#### EXTRACT

Lockdown tennis gets served up
By Cecily Hastings
When gyms, playgrounds, pools and parks are closed and everyone told to stay home, exercise opportunities are foreclosed to all but the resourceful.
One activity I managed to continue during lockdowns was tennis. In the first month of shelter-in-place, courts in public parks closed one by one. Many older players dropped out. Our tennis club was the last to bar play, but thankfully, they let family members still share the courts. My adult son had to be convinced to play tennis with his mother.
After every public court was shuttered, a friend discovered a pair of unlocked tennis courts in an Arden apartment complex where she once lived. The condition of the courts was bad—cracked, faded, with only ghostly white lines. We repaired the nets with shoelaces. But no one complained. We took a vow of silence not to disclose the location of our secret court.
We developed our own safety protocols. This included social distancing on the sidelines and using our own personal ball rather than the usual sharing.
When public courts re-opened, new rules were posted. The Mission Oaks Park District prohibited doubles play. I see the same people playing doubles nearly every day and I’m confident the coronavirus death toll isn’t attributable to excessive doubles.
That same park district also removed the benches. The new conditions presented a real inconvenience, especially to older players.
I guess we should consider ourselves lucky in Sacramento. Tennis is inherently adaptable to social-distancing protocols, but courts in some cities—Seattle, San Francisco, Chicago, Denver and elsewhere—were still not open by early June. Such draconian measures go far beyond the reasonable guidelines created months ago by the U.S. Tennis Association.
Behind these and other COVID-19 edicts is the notion that people aren’t smart enough to use good judgment. Physical activities, including tennis, are good for the body and mind. Those of us who love being active need our workouts now more than ever.

#### EXERCISE 1
Answer these questions about the lockdown tennis article above:
(a) What did the players use to repair the nets on their secret courts?
(b) What kind of play did the Mission Oaks Park District prohibit after public courts re-opened?
(c) Which organization created the guidelines the writer calls reasonable?
#### EXERCISE 2
Please write out a passage of the lockdown tennis article word for word, starting at the words "We developed our" and ending after "to older players.".

#### LISTED ENTRIES
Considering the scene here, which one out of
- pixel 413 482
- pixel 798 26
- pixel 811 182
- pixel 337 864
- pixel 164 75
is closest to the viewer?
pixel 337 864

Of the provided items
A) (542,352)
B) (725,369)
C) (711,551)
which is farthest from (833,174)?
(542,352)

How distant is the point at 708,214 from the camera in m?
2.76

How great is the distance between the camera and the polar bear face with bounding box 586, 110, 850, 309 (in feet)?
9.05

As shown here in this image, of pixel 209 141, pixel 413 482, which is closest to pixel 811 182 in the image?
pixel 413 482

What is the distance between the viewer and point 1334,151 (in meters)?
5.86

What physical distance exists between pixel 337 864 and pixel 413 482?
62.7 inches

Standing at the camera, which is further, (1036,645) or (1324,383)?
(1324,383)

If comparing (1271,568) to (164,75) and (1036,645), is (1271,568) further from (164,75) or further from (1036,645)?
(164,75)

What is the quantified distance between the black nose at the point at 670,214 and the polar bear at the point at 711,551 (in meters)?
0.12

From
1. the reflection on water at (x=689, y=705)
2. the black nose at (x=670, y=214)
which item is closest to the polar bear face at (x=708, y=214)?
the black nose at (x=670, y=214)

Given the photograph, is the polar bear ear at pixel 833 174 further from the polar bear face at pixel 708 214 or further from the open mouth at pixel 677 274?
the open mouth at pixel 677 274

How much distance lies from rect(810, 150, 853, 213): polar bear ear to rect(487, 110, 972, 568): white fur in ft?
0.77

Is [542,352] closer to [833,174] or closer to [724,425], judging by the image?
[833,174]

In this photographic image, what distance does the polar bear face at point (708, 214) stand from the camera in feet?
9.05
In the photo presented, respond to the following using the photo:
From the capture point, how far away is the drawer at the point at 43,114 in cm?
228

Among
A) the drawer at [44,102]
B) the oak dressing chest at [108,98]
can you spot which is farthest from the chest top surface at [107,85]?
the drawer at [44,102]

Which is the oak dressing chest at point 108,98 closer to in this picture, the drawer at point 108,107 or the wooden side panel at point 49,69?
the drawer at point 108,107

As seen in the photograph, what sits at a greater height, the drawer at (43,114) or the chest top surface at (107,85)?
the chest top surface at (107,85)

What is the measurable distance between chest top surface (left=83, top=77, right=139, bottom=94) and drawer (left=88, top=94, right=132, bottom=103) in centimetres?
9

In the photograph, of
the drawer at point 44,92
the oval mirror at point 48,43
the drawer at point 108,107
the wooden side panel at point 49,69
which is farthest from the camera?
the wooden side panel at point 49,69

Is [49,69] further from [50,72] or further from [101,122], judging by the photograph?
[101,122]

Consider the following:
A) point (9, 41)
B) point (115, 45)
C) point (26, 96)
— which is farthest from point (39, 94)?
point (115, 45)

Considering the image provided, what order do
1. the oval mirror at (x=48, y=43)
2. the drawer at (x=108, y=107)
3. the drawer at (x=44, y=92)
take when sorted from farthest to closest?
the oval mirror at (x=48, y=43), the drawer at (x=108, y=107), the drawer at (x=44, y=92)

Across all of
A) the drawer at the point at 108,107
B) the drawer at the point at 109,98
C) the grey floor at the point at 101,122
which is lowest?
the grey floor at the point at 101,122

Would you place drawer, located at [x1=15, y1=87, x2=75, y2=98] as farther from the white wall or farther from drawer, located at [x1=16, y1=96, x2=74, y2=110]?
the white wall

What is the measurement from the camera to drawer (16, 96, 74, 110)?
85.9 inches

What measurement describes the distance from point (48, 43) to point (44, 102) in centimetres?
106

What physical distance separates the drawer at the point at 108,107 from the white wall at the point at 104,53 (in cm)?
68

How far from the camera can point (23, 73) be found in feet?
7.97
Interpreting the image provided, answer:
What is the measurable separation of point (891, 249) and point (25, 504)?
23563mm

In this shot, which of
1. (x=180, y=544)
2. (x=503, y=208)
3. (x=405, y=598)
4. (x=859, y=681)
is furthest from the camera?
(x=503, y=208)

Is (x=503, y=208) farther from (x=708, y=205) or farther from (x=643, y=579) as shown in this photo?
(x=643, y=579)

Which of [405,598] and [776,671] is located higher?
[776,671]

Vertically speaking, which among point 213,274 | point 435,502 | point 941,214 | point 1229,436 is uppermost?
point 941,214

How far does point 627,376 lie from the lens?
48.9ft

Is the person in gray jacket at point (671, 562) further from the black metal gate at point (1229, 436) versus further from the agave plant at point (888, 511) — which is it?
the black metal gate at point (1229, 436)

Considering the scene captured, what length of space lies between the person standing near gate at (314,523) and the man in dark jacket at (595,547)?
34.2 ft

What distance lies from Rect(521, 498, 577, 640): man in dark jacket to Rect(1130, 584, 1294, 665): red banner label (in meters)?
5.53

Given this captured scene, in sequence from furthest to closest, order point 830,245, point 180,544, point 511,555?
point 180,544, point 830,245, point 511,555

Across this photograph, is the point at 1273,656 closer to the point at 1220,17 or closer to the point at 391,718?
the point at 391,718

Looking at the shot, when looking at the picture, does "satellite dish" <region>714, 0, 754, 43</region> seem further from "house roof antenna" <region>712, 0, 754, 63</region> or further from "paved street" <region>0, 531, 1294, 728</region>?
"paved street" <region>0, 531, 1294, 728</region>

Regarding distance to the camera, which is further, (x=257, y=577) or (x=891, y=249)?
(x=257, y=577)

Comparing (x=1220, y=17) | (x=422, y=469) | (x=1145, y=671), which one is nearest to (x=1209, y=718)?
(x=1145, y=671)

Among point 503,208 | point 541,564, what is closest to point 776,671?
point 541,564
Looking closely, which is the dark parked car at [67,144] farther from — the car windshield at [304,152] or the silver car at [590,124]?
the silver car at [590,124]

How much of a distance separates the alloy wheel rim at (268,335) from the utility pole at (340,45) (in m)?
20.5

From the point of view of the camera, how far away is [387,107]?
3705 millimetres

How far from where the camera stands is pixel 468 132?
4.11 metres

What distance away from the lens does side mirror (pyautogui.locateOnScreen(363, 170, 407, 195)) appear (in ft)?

#### RESULT 1
(a) Shoelaces.
(b) Doubles play.
(c) The U.S. Tennis Association.

#### RESULT 2
We developed our own safety protocols. This included social distancing on the sidelines and using our own personal ball rather than the usual sharing.
When public courts re-opened, new rules were posted. The Mission Oaks Park District prohibited doubles play. I see the same people playing doubles nearly every day and I’m confident the coronavirus death toll isn’t attributable to excessive doubles.
That same park district also removed the benches. The new conditions presented a real inconvenience, especially to older players.